§ **Text excerpt**:
'''
We recently returned from our family vacation to Colorado. It was a great opportunity to spend some time with the family in the mountains where temperatures were significantly less than they would have been had we stayed in Texas. My girls came home with fond memories of the hikes we went on and the animals we saw. I came home with fond memories of the architecture we inhabited. 

Maybe I'm biassed because of my profession but I do believe we remember where things occurred just as much as we remember what it was that happened there. Even on vacations that are spent mostly outside, the spaces that accommodated those outdoor adventures provide a framework for those memories. I'll always remember the first time I went to Disneyland with my girls but I'll remember just as much the hotel room where we stayed and the eagerness I saw on their their faces when they woke up in their bed ready to conquer the Happiest Place on Earth.

The cabin where we stayed in Colorado was for the most part unremarkable. It had a couple of bedrooms, a very small bathroom and a single living space with a small kitchenette along one wall. Of course I'll remember the views through the windows out to the mountains but I'll also remember the views inward. I'll remember looking through the open door of my girls' bedroom and seeing Darcy wide awake in the bottom bunk, ready for her next adventure.

Chances are we'll never step foot in that cabin again. Even if we did it wouldn't be the same. My girls would be older. I would be older. But my memory of the week we spent there will live forever in my mind.

They will live in an unremarkable little cabin where the views looking in were just as good as those looking out. 


On Leaving The Happiest Place On Earth

There is not a word in the English language for that emotion you feel at the end of a good vacation; that mixture of happiness over the memories created, the sadness that the creation of those memories has come to and end, and the complete exhaustion that comes from traveling with small children for several days in a row. After a year of saving, research and preparation, we took the girls to Disneyland and it was, in a word, magical.
'''
§ **Set task A**: According to the vacation text, what did the girls come home with fond memories of?

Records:
'''
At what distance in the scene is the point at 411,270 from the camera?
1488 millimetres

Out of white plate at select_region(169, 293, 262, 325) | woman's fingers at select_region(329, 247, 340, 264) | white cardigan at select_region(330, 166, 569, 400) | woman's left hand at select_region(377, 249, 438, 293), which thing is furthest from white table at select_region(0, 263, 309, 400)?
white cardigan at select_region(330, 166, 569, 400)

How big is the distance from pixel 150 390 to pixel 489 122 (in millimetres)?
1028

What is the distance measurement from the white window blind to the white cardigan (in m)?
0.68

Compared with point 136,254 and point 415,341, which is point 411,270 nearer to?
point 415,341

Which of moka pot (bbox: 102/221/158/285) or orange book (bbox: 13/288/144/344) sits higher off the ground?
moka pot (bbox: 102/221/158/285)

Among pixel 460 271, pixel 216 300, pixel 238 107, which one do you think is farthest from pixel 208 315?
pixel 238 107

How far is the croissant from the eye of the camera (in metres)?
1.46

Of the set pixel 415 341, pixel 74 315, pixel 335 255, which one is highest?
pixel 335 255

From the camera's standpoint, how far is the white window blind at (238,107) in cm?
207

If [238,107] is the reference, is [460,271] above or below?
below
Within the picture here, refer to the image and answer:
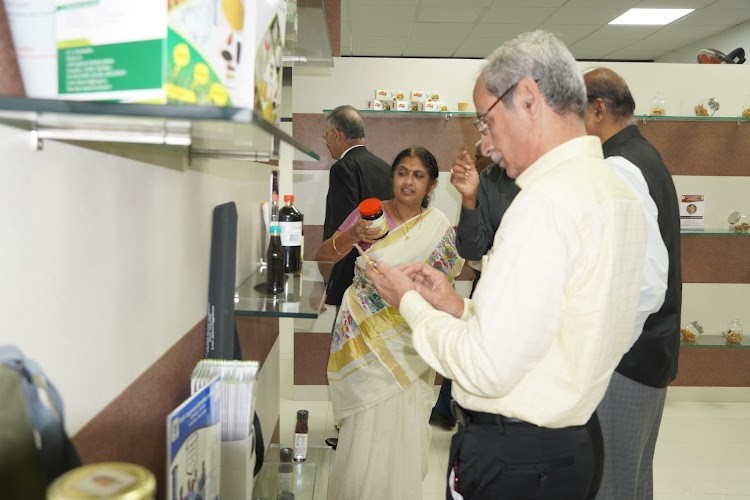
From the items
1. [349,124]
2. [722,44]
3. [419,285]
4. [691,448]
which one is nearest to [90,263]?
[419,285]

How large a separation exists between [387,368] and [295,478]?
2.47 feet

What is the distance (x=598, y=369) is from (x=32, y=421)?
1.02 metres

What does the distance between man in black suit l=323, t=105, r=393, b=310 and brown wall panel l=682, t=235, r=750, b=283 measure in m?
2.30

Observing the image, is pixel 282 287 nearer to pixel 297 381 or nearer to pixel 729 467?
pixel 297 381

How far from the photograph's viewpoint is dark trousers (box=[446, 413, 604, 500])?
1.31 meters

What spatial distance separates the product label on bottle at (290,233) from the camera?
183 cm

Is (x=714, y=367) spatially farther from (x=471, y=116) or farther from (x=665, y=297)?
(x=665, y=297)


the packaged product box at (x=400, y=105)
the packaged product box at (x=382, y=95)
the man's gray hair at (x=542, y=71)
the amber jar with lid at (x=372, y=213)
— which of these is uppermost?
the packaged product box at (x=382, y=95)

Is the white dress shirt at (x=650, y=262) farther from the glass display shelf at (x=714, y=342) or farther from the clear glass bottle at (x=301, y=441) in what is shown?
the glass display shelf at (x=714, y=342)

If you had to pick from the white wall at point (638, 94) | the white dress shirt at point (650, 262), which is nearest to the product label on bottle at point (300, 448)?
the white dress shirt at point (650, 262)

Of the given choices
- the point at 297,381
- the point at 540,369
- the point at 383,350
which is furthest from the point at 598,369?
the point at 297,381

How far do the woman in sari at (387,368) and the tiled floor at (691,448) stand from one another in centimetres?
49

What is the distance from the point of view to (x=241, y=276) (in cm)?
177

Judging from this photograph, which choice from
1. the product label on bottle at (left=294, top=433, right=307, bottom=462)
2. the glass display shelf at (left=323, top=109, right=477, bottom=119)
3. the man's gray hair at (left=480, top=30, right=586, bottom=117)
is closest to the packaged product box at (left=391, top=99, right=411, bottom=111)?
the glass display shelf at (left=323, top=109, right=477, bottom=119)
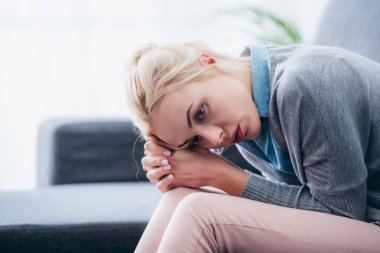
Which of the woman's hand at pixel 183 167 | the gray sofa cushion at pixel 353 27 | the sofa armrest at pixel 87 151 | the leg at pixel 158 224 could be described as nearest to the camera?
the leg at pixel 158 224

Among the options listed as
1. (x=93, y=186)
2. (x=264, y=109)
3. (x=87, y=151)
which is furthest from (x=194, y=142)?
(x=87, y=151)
'''
§ **Set task B**: From the records, copy word for word the lines starting with the one that contains "Within the picture" and going on through the one that contains "1.31 meters". Leave the pictures out of your answer.

§ **Written reply A**: The hikes they went on and the animals they saw.

§ **Written reply B**:
Within the picture here, refer to the image and answer:
From the items
1. [349,124]
2. [722,44]
3. [419,285]
4. [691,448]
which one is nearest to [90,263]?
[419,285]

How large a separation exists between [387,368] and [295,478]?
2.47 feet

What is the distance (x=598, y=369) is from (x=32, y=421)?
1.02 metres

What does the distance between man in black suit l=323, t=105, r=393, b=310 and brown wall panel l=682, t=235, r=750, b=283 measure in m?
2.30

Observing the image, is pixel 282 287 nearer to pixel 297 381 or nearer to pixel 729 467?
pixel 297 381

How far from the photograph's viewpoint is dark trousers (box=[446, 413, 604, 500])?
1.31 meters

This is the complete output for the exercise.